Combining of lists with different number of entries is not recommended - in this case the shortest of the lists will be used:

id('rcpt');rcpts.take_n(5).lower;urls.get_host.lower

will produce a list that might have up to 5 elements and concatenate it with a prefix:

rcpt:rcpt1:example.com
rcpt:rcpt2:example2.com
rcpt:rcpt3:example3.com

Data definition functions

Data definition part defines what exactly needs to be extracted. Here is the list of methods supported by Rspamd so far:

  • request_header - Get specific HTTP request header. The first argument must be header name.
  • id - Return value from function’s argument or an empty string, For example, id('Something') returns a string ‘Something’
  • pool_var - Get specific pool var. The first argument must be variable name, the second argument is optional and defines the type (string by default)
  • emails - Get list of all emails. If no arguments specified, returns list of url objects. Otherwise, calls a specific method, e.g. get_user
  • asn - Get AS number (ASN module must be executed first)
  • country - Get country (ASN module must be executed first)
  • ip - Get source IP address
  • time - Get task timestamp. The first argument is type:
    • connect: connection timestamp (default)
    • message: timestamp as defined by Date header

    The second argument is optional time format, see os.date description

  • digest - Get content digest
  • helo - Get helo value
  • urls - Get list of all urls. If no arguments specified, returns list of url objects. Otherwise, calls a specific method, e.g. get_tld
  • user - Get authenticated user name
  • received - Get list of received headers. If no arguments specified, returns list of tables. Otherwise, selects a specific element, e.g. by_hostname
  • from - Get MIME or SMTP from (e.g. from('smtp') or from('mime'), uses any type by default)
  • attachments - Get list of all attachments digests
  • header - Get header with the name that is expected as an argument. The optional second argument accepts list of flags:
    • full: returns all headers with this name with all data (like task:get_header_full())
    • strong: use case sensitive match when matching header’s name
  • rcpts - Get MIME or SMTP rcpts (e.g. rcpts('smtp') or rcpts('mime'), uses any type by default)
  • files - Get all attachments files
  • to - Get principal recipient

Transformation functions

  • id - Drops input value and return values from function’s arguments or an empty string
  • substring - Extracts substring
  • first - Returns the first element
  • lower - Returns the lowercased string
  • drop_n - Returns list without the first n elements
  • regexp - Regexp matching
  • not_in - Boolean function not in. Returns either nil or its input if input is not in args list
  • in - Boolean function in. Returns either nil or its input if input is in args list
  • take_n - Returns the n first elements
  • last - Returns the last element
  • nth - Returns the nth element
  • join - Joins strings into a single string using separator in the argument
  • digest - Create a digest from a string. The first argument is encoding (hex, base32, base64), the second argument is optional hash type (blake2, sha256, sha1, sha512, md5)

Given data
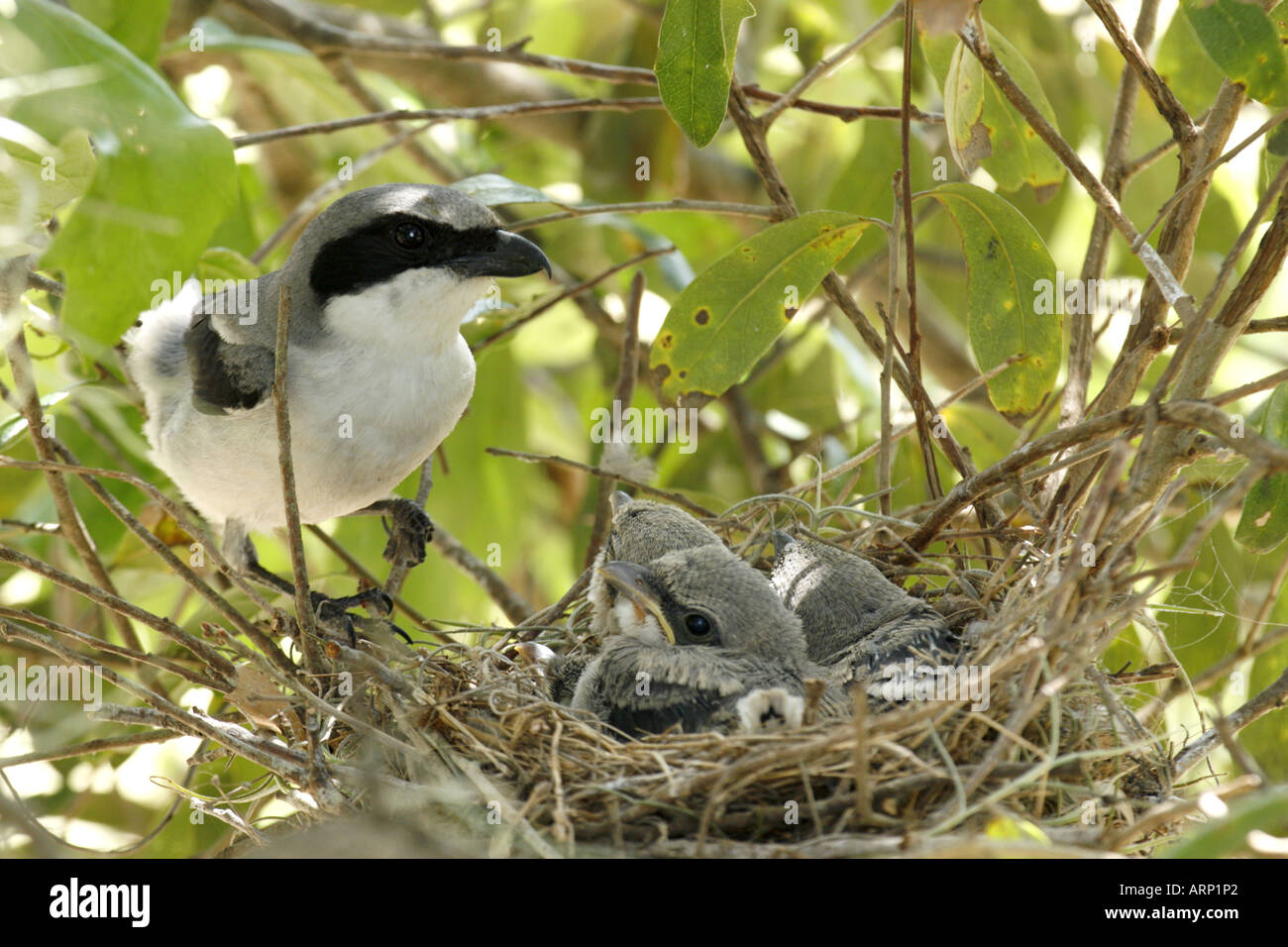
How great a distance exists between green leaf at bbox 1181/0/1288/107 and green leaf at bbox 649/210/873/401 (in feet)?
3.14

Jobs
- a) Repeat the passage of the Rspamd selector text from "Data definition functions" to "number (ASN module must be executed first)".
- b) List every hash type that the Rspamd selector text gives as an option for the digest transformation function.

Outputs by task
- a)
Data definition functions

Data definition part defines what exactly needs to be extracted. Here is the list of methods supported by Rspamd so far:

  • request_header - Get specific HTTP request header. The first argument must be header name.
  • id - Return value from function’s argument or an empty string, For example, id('Something') returns a string ‘Something’
  • pool_var - Get specific pool var. The first argument must be variable name, the second argument is optional and defines the type (string by default)
  • emails - Get list of all emails. If no arguments specified, returns list of url objects. Otherwise, calls a specific method, e.g. get_user
  • asn - Get AS number (ASN module must be executed first)

- b) blake2, sha256, sha1, sha512, md5